As chair of Mr Obama’s presidential transition team, Mr Biden mined his vast network of DC connections to help Mr Obama — a relative newcomer to the capital — staff his administration, a long and daunting task whenever control of the White House flips from one party to the other.
He was an essential voice opposing the administration’s surge of US troops to Afghanistan in 2009, a policy battle he ultimately lost to Secretary of State Hillary Clinton, who convinced Mr Obama of the plan’s prudence.
He served as the president’s liaison to the Senate on several key bills, including the sweeping 2010 health care overhaul known as “Obamacare.”
There were, of course, limits to Mr Biden’s power as vice president. The six-term senator’s reputation as a good ol’ boy from the chamber’s bygone era of friendly bipartisanship could not bridge the vast divide between his boss and Mitch McConnell, the Republican leader in the Senate who vowed to make Mr Obama a one-term president by blocking his policy initiatives and political appointments at virtually every step.

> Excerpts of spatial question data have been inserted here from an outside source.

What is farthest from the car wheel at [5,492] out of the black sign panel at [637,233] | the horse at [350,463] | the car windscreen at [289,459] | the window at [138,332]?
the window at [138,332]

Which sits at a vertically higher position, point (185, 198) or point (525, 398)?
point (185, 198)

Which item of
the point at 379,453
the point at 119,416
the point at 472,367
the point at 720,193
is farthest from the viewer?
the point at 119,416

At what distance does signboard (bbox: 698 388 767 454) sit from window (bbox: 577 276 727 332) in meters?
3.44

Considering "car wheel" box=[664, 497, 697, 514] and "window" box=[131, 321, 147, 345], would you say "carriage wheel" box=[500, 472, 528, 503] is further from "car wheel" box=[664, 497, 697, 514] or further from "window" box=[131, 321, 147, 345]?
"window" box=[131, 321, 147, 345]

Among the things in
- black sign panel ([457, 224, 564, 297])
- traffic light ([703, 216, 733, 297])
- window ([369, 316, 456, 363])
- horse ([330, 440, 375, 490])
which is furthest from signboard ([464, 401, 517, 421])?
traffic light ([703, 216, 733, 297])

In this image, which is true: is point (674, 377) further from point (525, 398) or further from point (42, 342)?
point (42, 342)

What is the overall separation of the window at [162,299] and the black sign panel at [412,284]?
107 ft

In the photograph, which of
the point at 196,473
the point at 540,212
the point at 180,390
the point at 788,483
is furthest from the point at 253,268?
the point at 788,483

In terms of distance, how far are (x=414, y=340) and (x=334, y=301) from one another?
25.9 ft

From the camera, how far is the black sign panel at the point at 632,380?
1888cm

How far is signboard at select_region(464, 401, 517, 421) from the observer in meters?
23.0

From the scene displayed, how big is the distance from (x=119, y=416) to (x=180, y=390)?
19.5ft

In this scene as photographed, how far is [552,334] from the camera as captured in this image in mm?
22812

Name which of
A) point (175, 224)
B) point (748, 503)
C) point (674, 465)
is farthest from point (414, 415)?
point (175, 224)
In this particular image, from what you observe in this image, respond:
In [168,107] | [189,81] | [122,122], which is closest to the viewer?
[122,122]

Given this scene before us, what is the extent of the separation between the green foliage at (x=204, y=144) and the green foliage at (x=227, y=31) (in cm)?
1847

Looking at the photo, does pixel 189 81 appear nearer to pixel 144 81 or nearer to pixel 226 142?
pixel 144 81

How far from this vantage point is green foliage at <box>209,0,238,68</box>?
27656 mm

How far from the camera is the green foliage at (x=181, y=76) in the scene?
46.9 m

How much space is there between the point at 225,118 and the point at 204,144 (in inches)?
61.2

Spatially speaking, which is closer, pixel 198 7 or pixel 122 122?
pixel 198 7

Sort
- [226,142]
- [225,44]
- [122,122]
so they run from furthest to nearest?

The Obama presidency suffered from gridlock under divided government for six of Mr Obama’s eight years in power.
Ms Harris, who has been one of the most progressive senators since arriving in Washington, isn’t exactly known for her bipartisan record.
Electorally, that ideological purity as a lawmaker may not be a bad thing.
Ms Steigerwalt believes the choice of Ms Harris was meant to energise the Democratic base, not to convince independent swing voters to vote for a Biden-Harris ticket.
“Those are the voters you really need to turn out,” Ms Steigerwalt said.
“Studies find that elections are not generally won by persuading a bunch of undecided voters, but rather by getting those who support you to actually go and cast their ballots,” she said.